- _What to produce_:
Without any of its pictures, the listing below should be output exactly.

- _Dataset extract_:
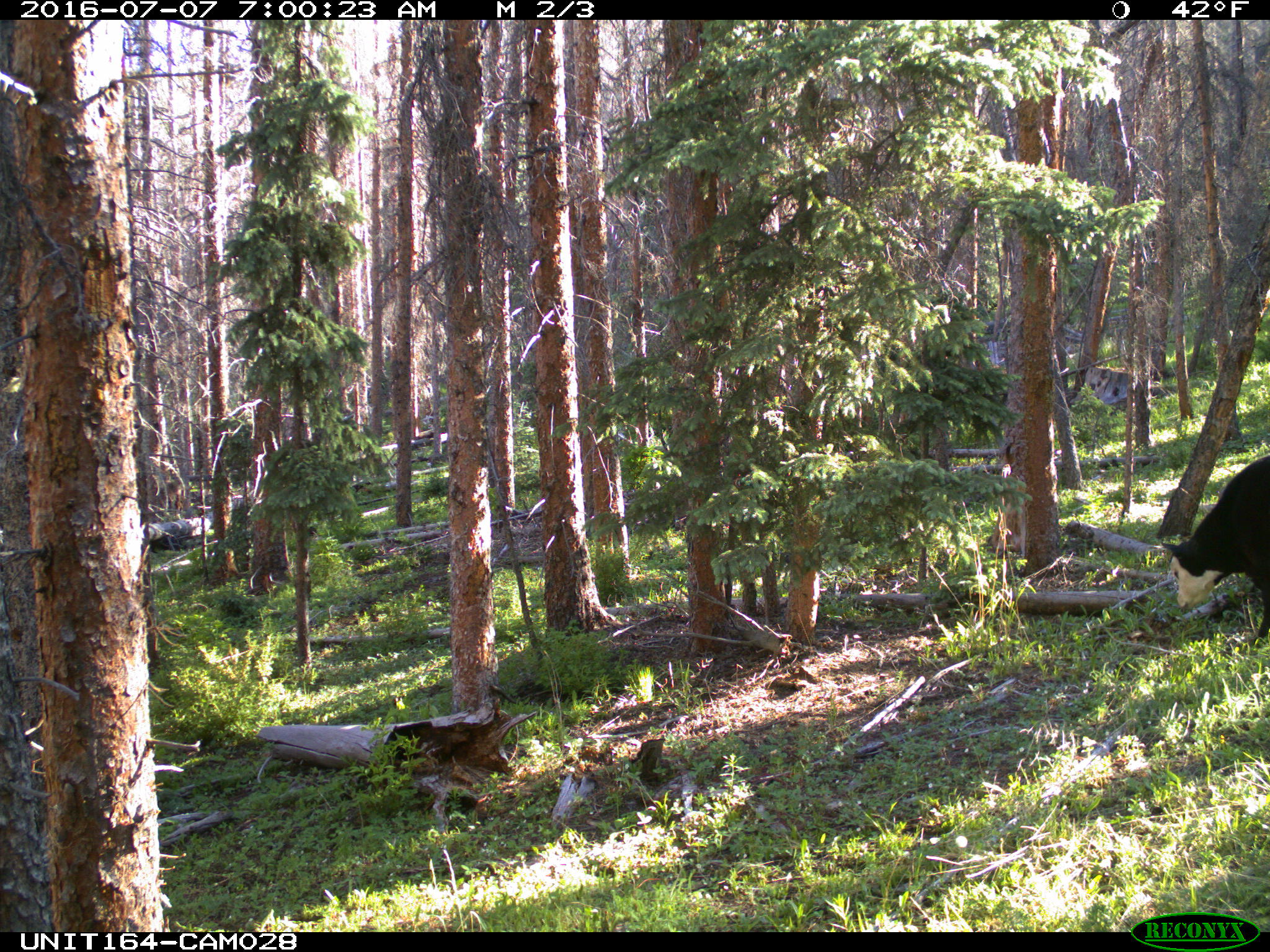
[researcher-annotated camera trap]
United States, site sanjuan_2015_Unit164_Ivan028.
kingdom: Animalia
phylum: Chordata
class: Mammalia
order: Artiodactyla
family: Bovidae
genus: Bos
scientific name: Bos taurus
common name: domestic cow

- _Exercise solution_:
[researcher-annotated camera trap]
United States, site sanjuan_2015_Unit164_Ivan028.
kingdom: Animalia
phylum: Chordata
class: Mammalia
order: Artiodactyla
family: Bovidae
genus: Bos
scientific name: Bos taurus
common name: domestic cow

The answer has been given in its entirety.